Collected data >>
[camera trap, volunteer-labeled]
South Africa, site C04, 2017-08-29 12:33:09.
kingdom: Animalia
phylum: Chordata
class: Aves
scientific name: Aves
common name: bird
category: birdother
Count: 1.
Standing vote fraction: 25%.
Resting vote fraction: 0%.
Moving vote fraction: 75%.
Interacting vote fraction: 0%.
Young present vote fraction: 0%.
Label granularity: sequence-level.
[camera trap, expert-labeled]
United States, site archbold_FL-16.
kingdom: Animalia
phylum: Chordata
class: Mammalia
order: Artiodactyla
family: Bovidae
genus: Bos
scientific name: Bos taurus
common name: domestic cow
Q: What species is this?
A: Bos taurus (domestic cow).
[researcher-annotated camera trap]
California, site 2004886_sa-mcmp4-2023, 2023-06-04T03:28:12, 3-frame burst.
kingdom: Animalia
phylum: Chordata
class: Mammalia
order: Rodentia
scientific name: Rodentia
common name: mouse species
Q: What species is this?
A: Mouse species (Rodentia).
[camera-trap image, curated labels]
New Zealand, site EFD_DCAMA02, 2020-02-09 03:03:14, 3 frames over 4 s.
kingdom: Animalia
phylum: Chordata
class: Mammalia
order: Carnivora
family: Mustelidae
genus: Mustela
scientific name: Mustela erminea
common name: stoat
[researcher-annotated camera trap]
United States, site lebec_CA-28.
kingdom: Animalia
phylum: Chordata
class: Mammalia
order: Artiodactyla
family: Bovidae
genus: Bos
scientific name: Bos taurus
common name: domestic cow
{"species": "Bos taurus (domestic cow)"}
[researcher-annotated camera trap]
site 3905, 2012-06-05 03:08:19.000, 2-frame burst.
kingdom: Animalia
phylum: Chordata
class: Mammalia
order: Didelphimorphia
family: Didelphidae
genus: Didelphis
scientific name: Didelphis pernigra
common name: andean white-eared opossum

Instructions to follow >> Give back every entry exactly.

Final answer >>
[camera trap, volunteer-labeled]
South Africa, site C04, 2017-08-29 12:33:09.
kingdom: Animalia
phylum: Chordata
class: Aves
scientific name: Aves
common name: bird
category: birdother
Count: 1.
Standing vote fraction: 25%.
Resting vote fraction: 0%.
Moving vote fraction: 75%.
Interacting vote fraction: 0%.
Young present vote fraction: 0%.
Label granularity: sequence-level.
[camera trap, expert-labeled]
United States, site archbold_FL-16.
kingdom: Animalia
phylum: Chordata
class: Mammalia
order: Artiodactyla
family: Bovidae
genus: Bos
scientific name: Bos taurus
common name: domestic cow
Q: What species is this?
A: Bos taurus (domestic cow).
[researcher-annotated camera trap]
California, site 2004886_sa-mcmp4-2023, 2023-06-04T03:28:12, 3-frame burst.
kingdom: Animalia
phylum: Chordata
class: Mammalia
order: Rodentia
scientific name: Rodentia
common name: mouse species
Q: What species is this?
A: Mouse species (Rodentia).
[camera-trap image, curated labels]
New Zealand, site EFD_DCAMA02, 2020-02-09 03:03:14, 3 frames over 4 s.
kingdom: Animalia
phylum: Chordata
class: Mammalia
order: Carnivora
family: Mustelidae
genus: Mustela
scientific name: Mustela erminea
common name: stoat
[researcher-annotated camera trap]
United States, site lebec_CA-28.
kingdom: Animalia
phylum: Chordata
class: Mammalia
order: Artiodactyla
family: Bovidae
genus: Bos
scientific name: Bos taurus
common name: domestic cow
{"species": "Bos taurus (domestic cow)"}
[researcher-annotated camera trap]
site 3905, 2012-06-05 03:08:19.000, 2-frame burst.
kingdom: Animalia
phylum: Chordata
class: Mammalia
order: Didelphimorphia
family: Didelphidae
genus: Didelphis
scientific name: Didelphis pernigra
common name: andean white-eared opossum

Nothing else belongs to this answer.